MongoFlink is a connector between MongoDB and Apache Flink. It acts as a Flink sink (and an experimental Flink source), and provides transaction mode(which ensures exactly-once semantics) for MongoDB 4.2 above, and non-transaction mode for MongoDB 3.0 above.
MongoFlink is in its early phase, and any use, feedback or contribution is welcome!
- Flink 1.12 above. MongoFlink is built on top of the new sink API added in FLIP-143 or Flink 1.12.0.
- MongoDB 3.0 above. The official MongoDB Java driver supports 3.0 above.
- JDK 1.8 above.
MongoFlink is not registered on Maven central yet, so users need to build the artifacts first.
Checkout the project, and use Maven to install the project locally.
$ mvn install
Then add the following dependency in your project's pom.xml.
<dependency>
<groupId>org.mongoflink</groupId>
<artifactId>mongo-flink</artifactId>
<version>0.1-SNAPSHOT</version>
</dependency>
Use MongoSink in your Flink application.
StreamExecutionEnvironment env = StreamExecutionEnvironment.getExecutionEnvironment();
// non-transactional sink with a flush strategy of 1000 documents or 10 seconds
Properties properties = new Properties();
properties.setProperty(MongoOptions.SINK_TRANSACTION_ENABLED, "false");
properties.setProperty(MongoOptions.SINK_FLUSH_ON_CHECKPOINT, "false");
properties.setProperty(MongoOptions.SINK_FLUSH_SIZE, String.valueOf(1_000L));
properties.setProperty(MongoOptions.SINK_FLUSH_INTERVAL, String.valueOf(10_000L));
env.addSource(...)
.sinkTo(new MongoSink<>("mongodb://user:[email protected]:27017", "mydb", "mycollection",
new StringDocumentSerializer(), properties));
env.execute();
MongoFlink can be configured using properties.

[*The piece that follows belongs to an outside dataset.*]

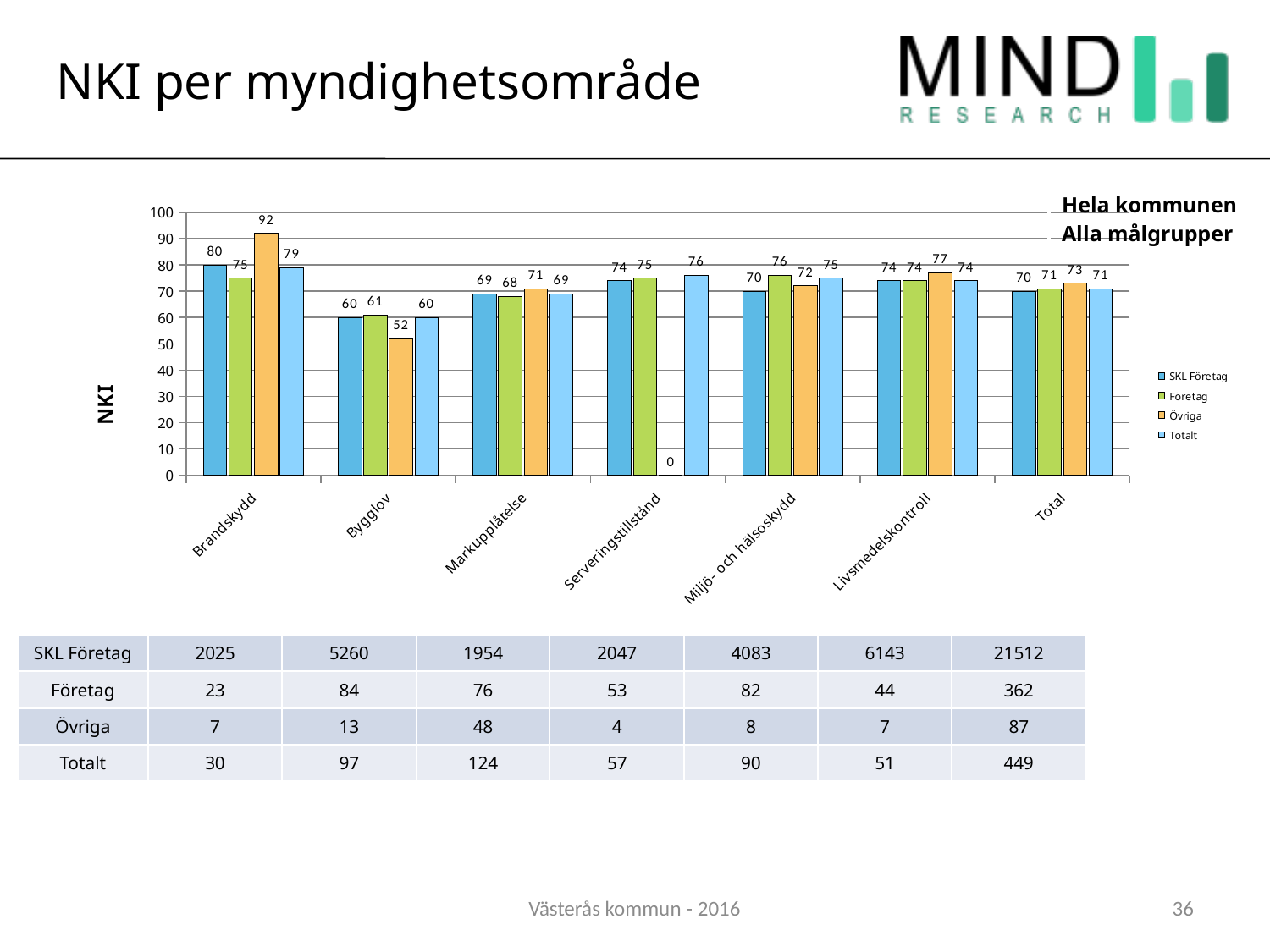
What is the label of the y axis of the chart? NKI Which is larger in Bygglov: the Företag value or the Övriga value? Företag How many categories are shown on the x axis of the chart? 7 What is the NKI value for SKL Företag in Bygglov? 60 What is the NKI value for Företag in Miljö- och hälsoskydd? 76 What is the NKI value for Totalt in Serveringstillstånd? 76 How many series does the chart legend list? 4 Which category has the highest Övriga value? Brandskydd What is the NKI value for Övriga in Brandskydd? 92 What is the difference between the Övriga value and the SKL Företag value in Brandskydd? 12 Which category has the lowest Totalt value? Bygglov What kind of chart is shown on the slide? Bar chart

key | description | default value |
---|---|---|
sink.transaction.enable | Whether use transactions in MongoSink (requires MongoDB 4.2+). | false |
sink.flush.on-checkpoint | Whether flush the buffered documents on checkpoint barriers. | false |
sink.flush.size | Max buffered documents before flush. Only valid when sink.flush.on-checkpoint is false . |
1000 |
sink.flush.interval | Flush interval in milliseconds. Only valid when sink.flush.on-checkpoint is false . |
30000 |
Welcome to file an issue if you need help on adopting MongoFlink. Please describe your environment in the issue (e.g. what MongoDB/Flink version you're using).
Welcome to open pull requests if you want to improve MongoFlink. Please state the purpose (and the design if it's a big feature) for better review experience.